Some people with a torn PCL may not seek medical attention at all. If they’re lucky, the PCL heals itself. If not, instability later on may be a sign that it’s time to get medical attention.
PRICE Is the Immediate Treatment
Immediate treatment for a torn PCL is similar to that of any acute joint injury. Remember the acronym “PRICE”:
If pain persists more than a few days, it’s important to see a physician.
The doctor will ask how the injury occurred, conduct physical tests to determine the knee’s stability and strength, and probably order x-rays and a MRI. X-rays show whether bone damage has occurred. MRIs produce images of soft tissue damage and determine the exact location of the injury. They have been demonstrated to be near 100 percent accurate in diagnosing PCL injuries.
Torn PCL Grades
PCL tears are classified according to grades established by the American Academy of Orthopaedic Surgeons.

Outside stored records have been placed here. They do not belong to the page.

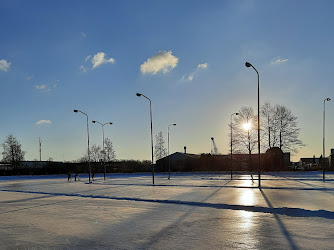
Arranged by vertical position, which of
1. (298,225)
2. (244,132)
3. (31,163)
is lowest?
(31,163)

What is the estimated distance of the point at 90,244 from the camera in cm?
813

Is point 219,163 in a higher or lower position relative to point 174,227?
lower

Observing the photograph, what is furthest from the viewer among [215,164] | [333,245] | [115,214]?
[215,164]

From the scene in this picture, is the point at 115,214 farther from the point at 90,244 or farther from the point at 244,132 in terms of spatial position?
the point at 244,132

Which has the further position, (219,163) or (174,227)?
(219,163)

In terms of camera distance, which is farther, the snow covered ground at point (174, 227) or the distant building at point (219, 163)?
the distant building at point (219, 163)

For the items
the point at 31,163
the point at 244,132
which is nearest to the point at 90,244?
the point at 244,132

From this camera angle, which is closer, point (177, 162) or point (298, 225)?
point (298, 225)

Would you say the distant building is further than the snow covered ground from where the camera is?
Yes

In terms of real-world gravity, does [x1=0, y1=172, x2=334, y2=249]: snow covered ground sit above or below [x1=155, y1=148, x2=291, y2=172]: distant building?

- Grade 1: Mild damage; ligament slightly stretched, but stable
- Grade 2: A partial tear; ligament stretched to be point of being loose
- Grade 3: Complete tear of the PCL ligament into two pieces; unstable joint
Isolated PCL Tears Seldom Require Surgery
If a torn PCL is an isolated injury, it seldom requires surgery. You can recover with crutches (at first) to limit pain; with rehabilitation exercises to strengthen the quadriceps and hamstring muscles; and with a knee brace designed specifically for a PCL injury (not a simple compression sleeve available at a retail store or pharmacy).
If a PCL tear is combined with other knee damage, surgery is almost always recommended. A completely torn PCL has to be rebuilt using a graft of tissue from your own body or from a human donor (cadaver).
Recovery from non-surgical treatment takes about six to eight weeks, and you can return not only to normal activities but to sports activities as well.
After PCL reconstruction, you’ll need six to 12 months for recovery. Elite and recreational athletes may be advised to wear a knee brace or modify their physical activities.
Good News, Bad News, Good News
The posterior cruciate ligament is strong and not likely to tear. If it happens, it will probably heal by itself or with physical therapy, and without surgery. Even when surgery is necessary, a well-designed rehabilitation program will allow you to return to your normal lifestyle.